The Swedish version of OMAS is a reliable and valid outcome measure for patients with ankle fractures
1 Department of Health Sciences, Division of Physical Therapy, Lund University, Lund, Sweden
2 Department of Orthopaedics, Skane University Hospital, Lund University, Lund, Sweden
BMC Musculoskeletal Disorders 2013, 14:109 doi:10.1186/1471-2474-14-109Published: 25 March 2013
The aim of this study was to evaluate the test-retest reliability and the validity of the self-reported questionnaire Olerud-Molander Ankle Score (OMAS) in subjects after an ankle fracture.

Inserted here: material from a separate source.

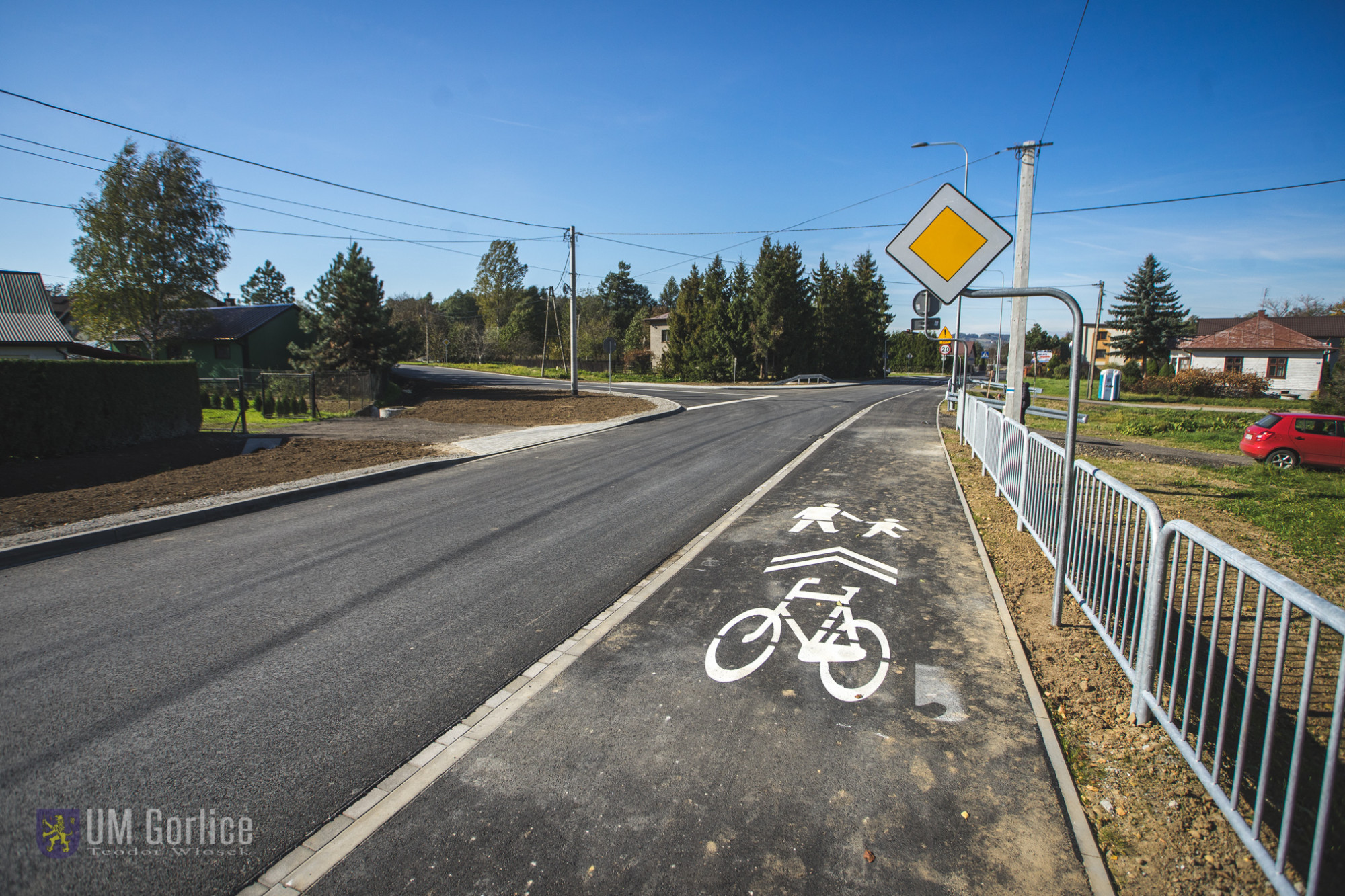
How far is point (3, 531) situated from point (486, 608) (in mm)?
6570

When evaluating the test-retest reliability of the OMAS, 42 subjects surgically treated due to an ankle fracture participated 12 months after injury. OMAS was completed by the patients on two occasions at one to two weeks’ interval. Concurrent criterion validity was evaluated using the five subscales of the Foot and Ankle Outcome Score (FAOS) and global self-rating function (GSRF), which is a five-grade Likert scale with the alternatives: “very good”, “good”, “fair”, “poor”, “very poor”. Forty-six patients participated in the validation against FAOS, and for GSRF 105 patients participated at 6 months and 99 at 12 months. Uni-, bi- and trimalleolar fractures were all included and both non-rigid and rigid surgical techniques were used. All fractures healed without complications. Before analysis of the results the five groups according to GSRF were reduced to three: “good”, “fair” and “poor”. Test-retest reliability was assessed using Spearman’s rank correlation, the intraclass correlation coefficient (ICC), the standard error of measurement (SEM and SEM%) and the smallest real difference (SRD and SRD%). The Cronbach’s alpha score and validity versus FAOS was assessed using Spearman’s rank correlation and validity versus GSRF using the Kruskal-Wallis Test and the Mann–Whitney U-Test as ad hoc analyses.

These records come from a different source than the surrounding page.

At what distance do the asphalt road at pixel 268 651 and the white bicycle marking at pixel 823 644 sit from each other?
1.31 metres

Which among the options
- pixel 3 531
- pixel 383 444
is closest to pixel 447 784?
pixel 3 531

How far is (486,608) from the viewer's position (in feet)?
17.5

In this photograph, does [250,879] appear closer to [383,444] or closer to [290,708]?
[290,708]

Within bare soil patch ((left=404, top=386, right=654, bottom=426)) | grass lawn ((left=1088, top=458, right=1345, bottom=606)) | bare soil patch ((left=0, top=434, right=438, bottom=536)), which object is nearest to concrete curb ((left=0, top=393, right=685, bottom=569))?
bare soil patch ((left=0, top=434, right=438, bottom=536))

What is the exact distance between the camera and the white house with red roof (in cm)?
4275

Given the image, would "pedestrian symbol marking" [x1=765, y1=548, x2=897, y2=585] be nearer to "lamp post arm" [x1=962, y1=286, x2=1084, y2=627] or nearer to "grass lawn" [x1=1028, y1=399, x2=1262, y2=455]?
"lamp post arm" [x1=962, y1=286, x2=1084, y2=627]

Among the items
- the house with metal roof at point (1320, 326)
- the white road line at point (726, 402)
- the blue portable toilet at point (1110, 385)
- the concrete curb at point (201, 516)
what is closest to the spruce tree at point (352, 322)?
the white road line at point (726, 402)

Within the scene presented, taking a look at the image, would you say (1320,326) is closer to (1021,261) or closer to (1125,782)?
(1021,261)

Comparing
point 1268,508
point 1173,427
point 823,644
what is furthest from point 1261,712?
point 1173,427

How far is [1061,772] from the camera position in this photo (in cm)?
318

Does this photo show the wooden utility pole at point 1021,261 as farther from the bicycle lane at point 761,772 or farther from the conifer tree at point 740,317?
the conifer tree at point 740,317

The test-retest reliability correlation coefficient obtained was rho = 0.95 and ICC = 0.94. The SEM was 4.4 points and SEM% 5.8% and should be interpreted as the smallest change that indicates a real change of clinical interest for a group of subjects. The SRD was 12 points and SRD% 15.8% and should be interpreted as the smallest change that indicates a real change of clinical interest for a single subject. The correlation coefficients versus the five subscales of FAOS ranged from rho = 0.80 to 0.86. There were significant differences between GSRF groups “good”, “fair” and “poor” (p < 0.001) at both the six-month and the 12-month follow-up. The internal consistency for the OMAS was 0.76. The effect size between results from 6-month and 12-month follow-up turned out be 0.44 and should be considered as medium.
The results showed that the test-retest reliability of the Swedish version of OMAS was very high in subjects after an ankle fracture and the standard error of measurement was low. Furthermore the OMAS was found to be valid using both the five subscales of FAOS and the GSRF. The OMAS can thus be used as an outcome measure after an ankle fracture.